Nor did military voters receive sufficient voting assistance as mandated by UOCAVA. Election after election, DOD’s Inspector General (IG) found significant flaws with DOD’s voting assistance program, also known as the Federal Voting Assistance Program (FVAP). In one 2004 report, the IG specifically found that FVAP’s voter assistance program failed to provide the consistent, focused attention needed to achieve its statutory mission. As the IG bluntly stated, “senior leadership can expect significant improvement only if a radically different approach is applied.” In subsequent elections, however, that different approach never materialized.
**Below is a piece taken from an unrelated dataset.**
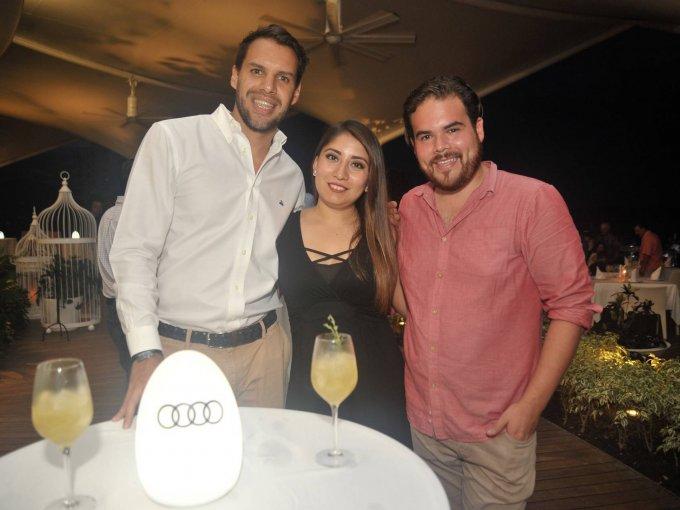 Alberto Robles, Marcela Muñoz y Armando Carmona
These failures were devastating to military voters. In 2006, for example, only 22 percent of nearly 2.6 million military voters voted in that election compared to 41 percent of the general voting-age population. Similarly, in 2008, only 30 percent of military voters cast a vote that counted, whereas 62 percent of the voting-age population voted in the same election. By 2009, it was clear to many that UOCAVA needed to be overhauled.
The MOVE Act
In 2009, Congress amended UOCAVA by passing the MOVE Act. The MOVE Act attempted to address every facet of military voting by clarifying and expanding the state and federal obligations under UOCAVA. At the state level, the MOVE Act required states to send absentee ballots to military voters at least 45 days before a federal election, except under certain limited circumstances. The act also required each state to provide at least one form of electronic delivery (e.g., e-mail, facsimile, or Web-based system) for sending blank absentee ballots and other election materials. Finally, it prohibited states from requiring a notary’s signature as part of the absentee voting process.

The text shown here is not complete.